How do they film scenes involving mirrors in movies?

In movie scenes where the actor is facing a mirror, how do they keep the cameras and crew from being visible?

They can film at an angle or have the camera hidden in the set behind the actor.

IANAMovieDirector.

I had always assumed that they just have the mirror on a slight angle so that the actor looking in to the mirror isn’t looking at themselves but at the camera. The camera is postioned to the side slightly.

Or in the case of Terminator II, hire the actress’ (Linda Hamilton) identical twin sister to play the role on one side of the “mirror” (just an empty frame) and use a maniquin for the part of Arnie that doesn’t show his face.

Or, in the case of Being John Malkovich, where the shot was from his POV the camera man just stood in front of an emtpy frame in the wall with Malcovich standing ‘inside’ the wall on a reverse set of the scene…

If you look closely, you’ll almost always note that the mirror is angled so the camera is out of its view. This is sometimes masked by the actor looking directly into [the reflection of] the camera, which gives the impression that he is looking at himself in the mirror.

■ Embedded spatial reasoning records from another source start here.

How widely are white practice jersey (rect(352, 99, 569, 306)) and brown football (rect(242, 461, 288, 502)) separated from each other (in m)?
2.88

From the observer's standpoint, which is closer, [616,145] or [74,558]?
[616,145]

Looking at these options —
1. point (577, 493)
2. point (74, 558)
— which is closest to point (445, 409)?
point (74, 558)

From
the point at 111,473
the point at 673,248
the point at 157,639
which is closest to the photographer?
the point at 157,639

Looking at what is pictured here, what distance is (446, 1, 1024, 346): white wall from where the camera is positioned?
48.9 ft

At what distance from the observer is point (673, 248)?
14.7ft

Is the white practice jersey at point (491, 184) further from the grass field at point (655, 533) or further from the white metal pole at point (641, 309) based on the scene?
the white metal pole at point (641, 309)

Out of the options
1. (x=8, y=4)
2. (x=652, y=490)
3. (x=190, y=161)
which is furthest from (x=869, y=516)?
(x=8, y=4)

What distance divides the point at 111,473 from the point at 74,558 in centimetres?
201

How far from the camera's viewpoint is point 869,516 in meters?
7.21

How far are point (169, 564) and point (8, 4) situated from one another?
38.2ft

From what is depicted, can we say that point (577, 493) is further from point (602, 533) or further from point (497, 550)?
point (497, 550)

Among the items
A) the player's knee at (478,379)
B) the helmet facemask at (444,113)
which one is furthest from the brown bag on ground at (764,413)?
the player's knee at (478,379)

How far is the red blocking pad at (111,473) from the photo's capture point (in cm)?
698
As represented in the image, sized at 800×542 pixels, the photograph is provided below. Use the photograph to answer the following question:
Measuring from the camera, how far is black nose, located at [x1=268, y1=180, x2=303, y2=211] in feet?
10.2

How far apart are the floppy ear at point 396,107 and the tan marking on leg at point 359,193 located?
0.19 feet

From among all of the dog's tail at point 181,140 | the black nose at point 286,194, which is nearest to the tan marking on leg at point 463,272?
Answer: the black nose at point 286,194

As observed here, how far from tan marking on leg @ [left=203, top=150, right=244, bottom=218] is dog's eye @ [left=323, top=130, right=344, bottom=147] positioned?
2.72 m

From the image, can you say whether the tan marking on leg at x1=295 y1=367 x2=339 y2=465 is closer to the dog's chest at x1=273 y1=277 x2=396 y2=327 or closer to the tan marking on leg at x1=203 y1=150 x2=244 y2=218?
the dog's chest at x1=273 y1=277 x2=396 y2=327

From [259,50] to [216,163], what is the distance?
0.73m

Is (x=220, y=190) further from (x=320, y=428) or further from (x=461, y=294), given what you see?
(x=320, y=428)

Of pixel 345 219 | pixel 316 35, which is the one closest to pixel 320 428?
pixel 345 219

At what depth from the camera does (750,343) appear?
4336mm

However, there are at least two other options for getting a shot in which the camera should, by rights, be visible but isn’t: one is using visual effects (optical or CGI) for the reflection.

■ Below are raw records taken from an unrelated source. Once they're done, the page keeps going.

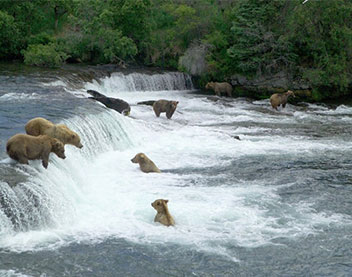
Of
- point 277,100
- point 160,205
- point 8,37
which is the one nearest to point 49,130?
point 160,205

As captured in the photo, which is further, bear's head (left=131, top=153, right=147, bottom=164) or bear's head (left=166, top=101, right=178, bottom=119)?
bear's head (left=166, top=101, right=178, bottom=119)

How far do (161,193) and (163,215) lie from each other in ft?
6.09

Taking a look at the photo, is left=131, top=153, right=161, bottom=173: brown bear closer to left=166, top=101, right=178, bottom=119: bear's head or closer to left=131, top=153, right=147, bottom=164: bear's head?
left=131, top=153, right=147, bottom=164: bear's head

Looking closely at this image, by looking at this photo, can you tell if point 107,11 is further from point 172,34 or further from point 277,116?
point 277,116

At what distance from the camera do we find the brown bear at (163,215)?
9.12 m

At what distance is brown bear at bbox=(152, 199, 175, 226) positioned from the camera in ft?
29.9

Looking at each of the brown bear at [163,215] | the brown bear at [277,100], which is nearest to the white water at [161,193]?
the brown bear at [163,215]

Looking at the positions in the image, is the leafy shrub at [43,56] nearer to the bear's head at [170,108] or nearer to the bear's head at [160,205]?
the bear's head at [170,108]

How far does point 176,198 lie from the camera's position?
10.6 m

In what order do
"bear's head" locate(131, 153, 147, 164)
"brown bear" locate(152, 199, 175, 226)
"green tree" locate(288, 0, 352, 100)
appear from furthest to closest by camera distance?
"green tree" locate(288, 0, 352, 100) → "bear's head" locate(131, 153, 147, 164) → "brown bear" locate(152, 199, 175, 226)

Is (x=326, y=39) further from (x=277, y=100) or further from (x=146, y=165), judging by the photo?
(x=146, y=165)

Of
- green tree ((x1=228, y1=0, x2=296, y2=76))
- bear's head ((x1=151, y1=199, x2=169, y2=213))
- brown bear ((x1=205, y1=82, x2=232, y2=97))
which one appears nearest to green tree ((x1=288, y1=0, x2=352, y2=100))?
green tree ((x1=228, y1=0, x2=296, y2=76))

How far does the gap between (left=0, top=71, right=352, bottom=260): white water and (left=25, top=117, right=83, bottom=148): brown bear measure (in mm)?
520

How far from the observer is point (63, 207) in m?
9.32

The other (to expand on what I see on preview Telemark has posted) was used by James Cameron in Terminator 2: Cameron wanted a tracking shot (camera moving sideways) behind Linda Hamilton removing a chip from Ahnold’s head in front of a mirror. If done with a mirror, the camera would have been visible as it moved around behind the actors.

Rather than do this with effects, the set was built so that the mirror was actually a window, and on the other side was a complete mirror-image version of the set on the camera side. Schwartzenegger and Linda sat on the far side facing the camera, and a fancy Arnold puppet and Linda’s twin sister sat with their backs to the camera, mimicking all of the moves of their counterparts.

I imagine this technique was invented long ago (probably by the Méliès brothers 100 years ago), but I don’t happen to know of any other cases in which it was used. Maybe someone will come along and tell us.

There’s a scene in one of the Dirty Harry movies…Sudden Impact, IIRC…where an actor drives up and opens the door of the car, and for a moment the film crew could clearly be seen in the window’s reflection.

Toward the end of the movie “Contact” Matthew McConnaghey (sp?) steps into a car, but the reflections in the car are not present: CGI windows and paint effectively obscure the camera crew’s reflections.

In The Matrix movie, there is a close up of a shiny brass doorknob (the entrance to the home of the Oracle IIRC) in which you can see the camera

I thought of that almost immediately, didn’t they use this technique in one of the Evil Dead films too?

Actually I heard there was a terrible mixup when they finished filming this scene, and the puppet finished off the rest of the movie with Linda’s twin sister. Film critics commented on Arnie’s much improved acting and characterisation.

The overall best scene I’ve seen like this was in Rouben Mamoulian’s Dr. Jeckyll and Mister Hyde. The entire opening sequence is shot from Dr. Jeckyll’s point of view, with the camera “sitting” as he plays piano, watching his hands, turning when the butler calls, getting up, walking into the hall (where you see the butler), then going up the mirror and looking dead-on into it as the same butler puts your cape on, then going out the front door (held open by the same butler) and out into the street. It’s a real tour de force. They built a duplicate room behind the “mirror”, and the butler must’ve run around to be on the other side in time to drape the cloak over Fredric March’s Jeckyll. Extremely well done and arresting.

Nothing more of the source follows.